Bankruptcy judge opts to tap examiner in Fontainebleau case


The judge overseeing the Fontainebleau Las Vegas bankruptcy case Thursday decided to appoint an examiner to try to sell the stalled project instead of converting the case into a Chapter 7 liquidation.

U.S. Bankruptcy Judge A. Jay Cristol said he wants to keep the developer involved in the case, but wants a sale of the stalled Strip project to proceed quickly.

"My goal is to move things along and not delay," Cristol said in court.

Fontainebleau had asked the judge to delay a decision on appointing an examiner for a week while the developer negotiates with potential buyers.

"There is active interest and we have arranged several tours of the property," Fontainebleau attorney Scott Baena said. "There are quite a few potential bidders."

Fontainebleau Las Vegas officials declined to comment on Cristol's decision, as did a potential bidder on the project, Penn National Gaming.

Penn emerged as a bidder for the bankrupt project this week, reportedly offering less than $300 million for the stalled project.

The Wyomissing, Pa.-based gaming company is scheduled to continue negotiations today with some of the creditors of the project, Las Vegas-based attorney Greg Garman told the court.

Garman, who represents a group of contractors holding mechanics liens against the project, told Cristol that Penn is offering "substantially less" than $300 million although he would not give a figure.

Construction on the mixed-use project is 70 percent complete and it has been estimated at least another $1.5 billion will be needed to complete construction.

The amount of funding needed to complete the project could prove too much for many potential bidders to overcome, Cristol said.

"I'm not sure there are many people with a few hundred million dollars to bid and then have a billion dollars or more in their back pocket to complete the project," Cristol said.

One group that may no longer be interested in acquiring the project is New York-based private equity firm Apollo Management.

The law firm representing Apollo filed a notice of withdrawal with the court Oct. 5.

The Review-Journal reported in June that representatives from Apollo, which owns a 50 percent stake in Harrah's Entertainment, had toured the project.

Court motions filed by Miami-based Fontainebleau Resorts may signal the developer has given up hope of getting the project restarted soon.

Cristol approved a Fontainebleau Las Vegas motion Monday to cancel a lease for 26 acres of land that was being used as a construction staging area for the Strip project.

The former Wet 'n Wild site was costing the developer $350,000 a month and was being used to store materials and equipment that were to be delivered to the project.

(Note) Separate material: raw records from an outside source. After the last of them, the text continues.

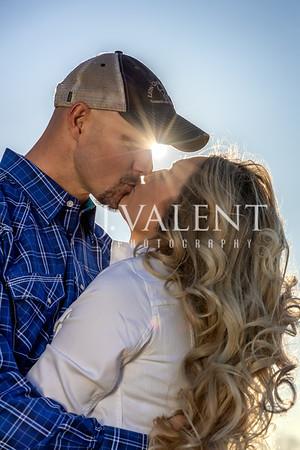 2019 Engagement - ccamp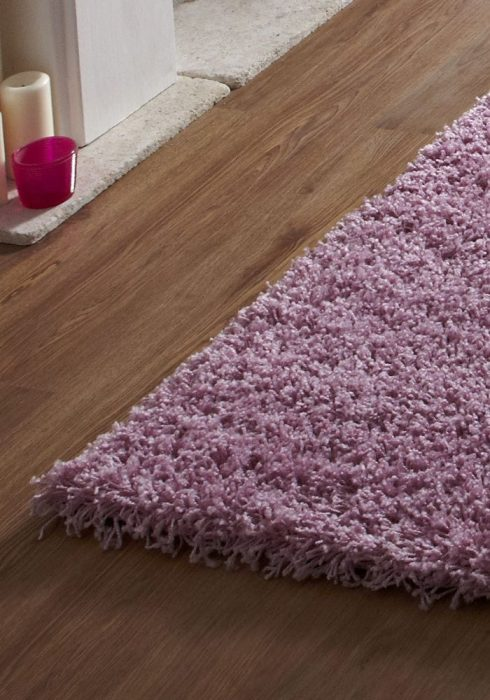 Vista 2236 Pink Rug Closeup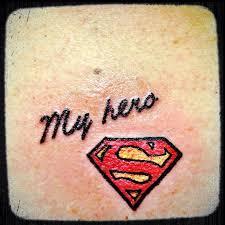 tattoo my logo 24 best purple surerman tattoes images on pinterest superman logo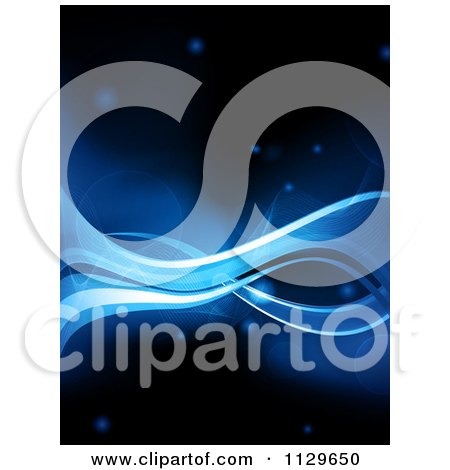 Clipart Of A Background Of Blue Waves With Mesh On Black - Royalty Free Vector Illustration by elaineitalia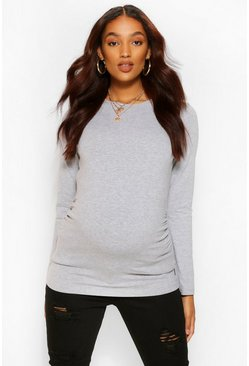 White Maternity Long Sleeve Crew Neck Top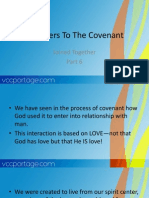 Covenant Part 6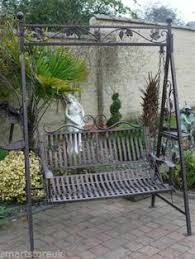 Small Picture WANT Metal Victorian Design Swinging Hammock Garden Swing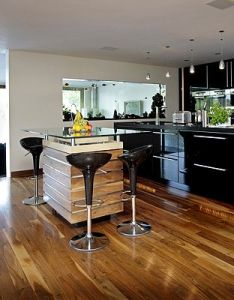 Stilwater at killearn fishery by mcinnes gardner architects kitchen island shapesinternal designglasgow also urban rh nz pinterest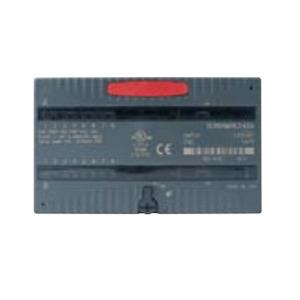 GE IC200MDD844 I/O Module, VersaMax, Discrete Mixed, Logic Input, 12 Point Output
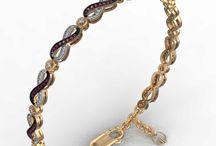 Bracelets BR0008A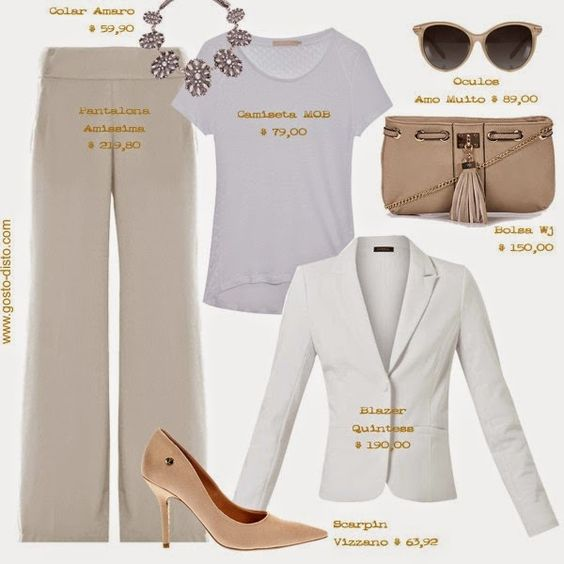 Look todo branco - Look total white - All white outfit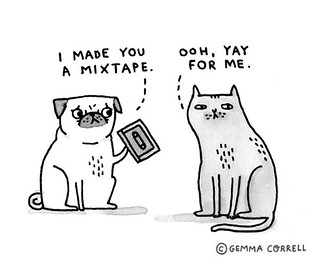mixtape | by gemma correll
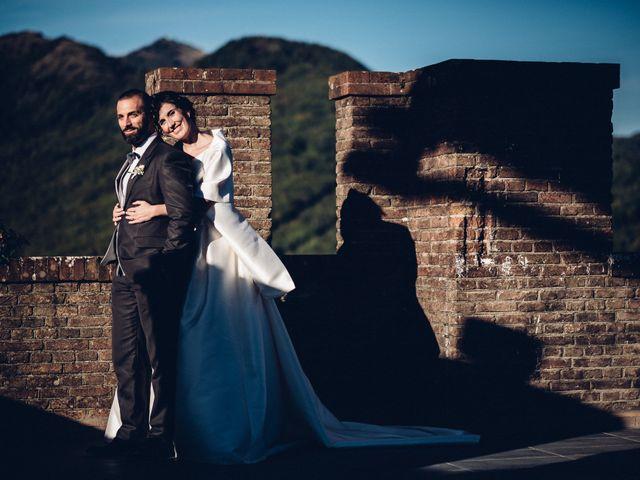 Il matrimonio di Maurizio e Elena a Genova, Genova 133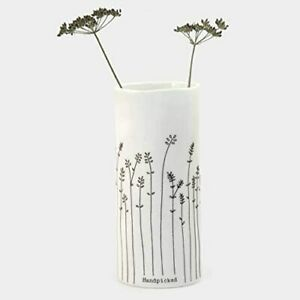 East of India Porcelain Bud / Flower Vase, Handpicked (5793)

It was also a parking lot for subcontractors and their employees.

The lease agreement, signed in April 2007, was set to expire next month.

Cristol also granted Fontainebleau's request to terminate two construction trailer leases costing the developer as much a $578 each per month.

Fontainebleau Las Vegas and two affiliates filed for Chapter 11 bankruptcy protection June 9, listing assets and debt of more than $1 billion each.